Il reflusso gastroesofageo è una patologia molto diffusa che interessa circa il 20 per cento della popolazione del mondo occidentale e che si registra quando il contenuto gastrico viene a contatto con le pareti dell’esofago provocando bruciore retrosternale e rigurgito. L’ambulatorio di Gastroenterologia di Humanitas Cellini condotto dalla dottoressa Monica Foti si occupa quotidianamente di pazienti alle prese con questo tipo di disturbo.
Dottoressa Foti, quando deve rivolgersi al gastroenterologo il paziente che accusa episodi di reflusso gastroesofageo?
«Quando la sintomatologia tende a diventare cronica e a verificarsi più volte nell’arco di una settimana.

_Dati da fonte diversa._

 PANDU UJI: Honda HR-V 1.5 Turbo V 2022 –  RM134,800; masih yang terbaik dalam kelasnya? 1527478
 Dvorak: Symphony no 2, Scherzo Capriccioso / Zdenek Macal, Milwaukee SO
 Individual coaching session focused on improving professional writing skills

Tutti noi possiamo avere sporadici episodi di reflusso legati al pasto o a situazioni di stress contingente, tuttavia se questi episodi diventano regolari è più che mai opportuno rivolgersi a uno specialista».
Anche perché sottovalutare i sintomi o aspettare che passino da soli può essere pericoloso.

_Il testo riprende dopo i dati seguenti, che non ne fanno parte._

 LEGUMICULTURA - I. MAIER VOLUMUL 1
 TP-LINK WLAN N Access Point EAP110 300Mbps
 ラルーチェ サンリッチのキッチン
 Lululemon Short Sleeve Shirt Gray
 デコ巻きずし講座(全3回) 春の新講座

«Certamente. Aspettare non è produttivo: frequenza e intensità dei reflussi possono assumere una valenza patologica e quest’infiammazione, col tempo, può evolvere fino a danneggiare il tessuto dell’esofago con erosioni e piccoli ulcere che danno vita all’esofagite. Nei casi più gravi, i soggetti riportano danni ai tessuti che conducono al cosiddetto Esofago di Barrett, un possibile fattore facilitante dello sviluppo di carcinomi esofagei».

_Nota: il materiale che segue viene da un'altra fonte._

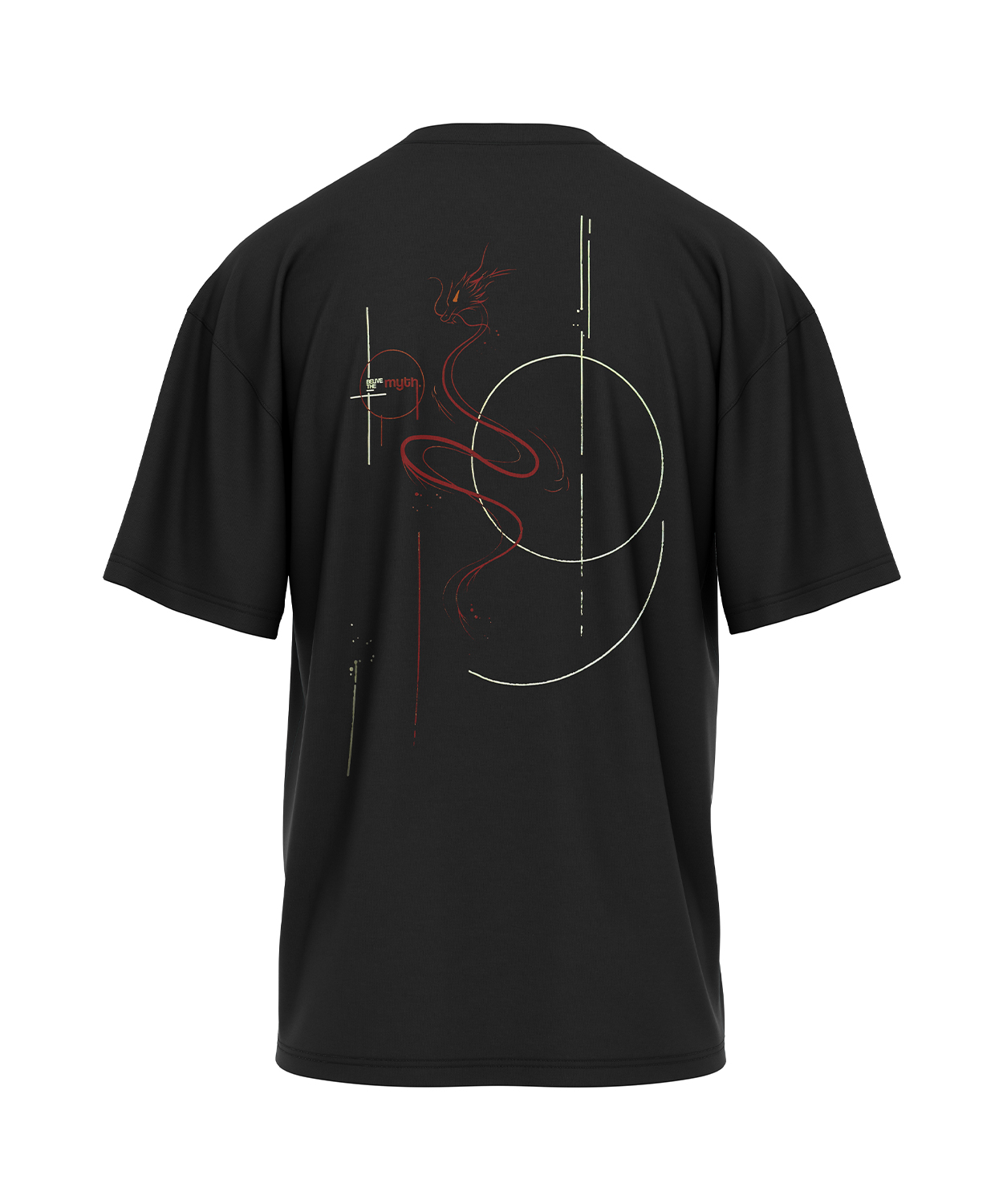 Myth Black Tee - Image 2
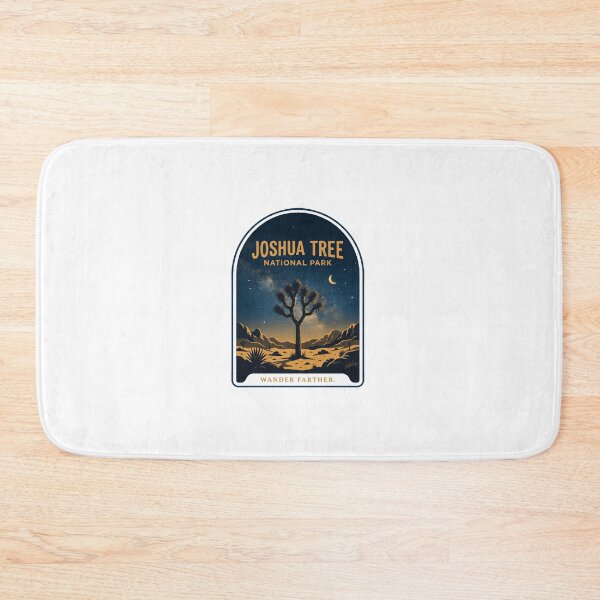 Item preview, Joshua Tree National Park Wander Farther Outdoor Explorer Travel designed and sold by Simsimah26Parks.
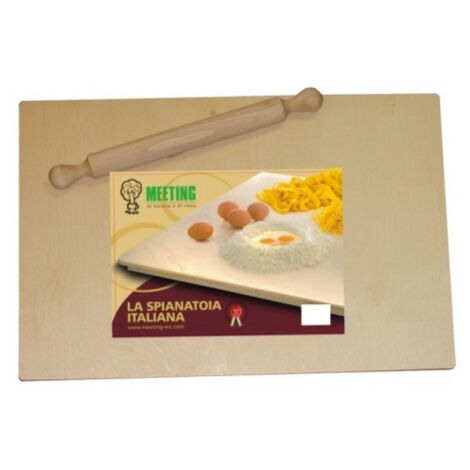Tabla de repostería con rodillo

Intervenire per tempo può invece risolvere il problema in modo tempestivo ed efficace.
«Sì, perché abbiamo a disposizione una scelta terapeutica e farmacologica molto varia e valida. Gli inibitori della pompa protonica riducono l’acidità dei succhi gastrici e garantiscono risultati efficaci. Tuttavia vanno assunti in maniera appropriata, seguendo le indicazioni del gastroenterologo ed evitando quel pericoloso “fai da te” che ignora come certi farmaci non siano privi di effetti secondari nel lungo termine».
Quali sono di norma i pazienti che soffrono di reflusso gastroesofageo?
«Si tratta di una patologia che non fa distinzioni di genere e che di norma colpisce chi ha più di quarant’anni. Tuttavia, il numero di persone giovani alle prese con questo tipo di problema è in costante aumento, colpa dei ritmi di vita sempre più frenetici e di un’alimentazione meno sana e corretta di quella di una volta».
Il cambio di stagione agisce in qualche modo su questa patologia?
«Decisamente. Il cambio di stagione è un momento critico che influisce molto nei pazienti con reflusso cronico: il cambio di temperatura e le differenti modalità di alimentazione legate all’assunzione di cibi “nuovi” favoriscono un peggioramento della situazione. Un ciclo di terapia a basso dosaggio può risultare utile per prevenire questo tipo di impatto».
Come si previene il reflusso gastroesofageo?
«Come già detto, alimentazione e stress giocano un ruolo importante. Ma anche chili di troppo, quantità e qualità del sonno notturno possono contribuire in modo rilevante. Ecco allora che evitare fumo e alcol, ridurre i carboidrati, perdere qualche chilo e svolgere una regolare attività fisica sono comportamenti che possono aiutare a ridurre la sintomatologia».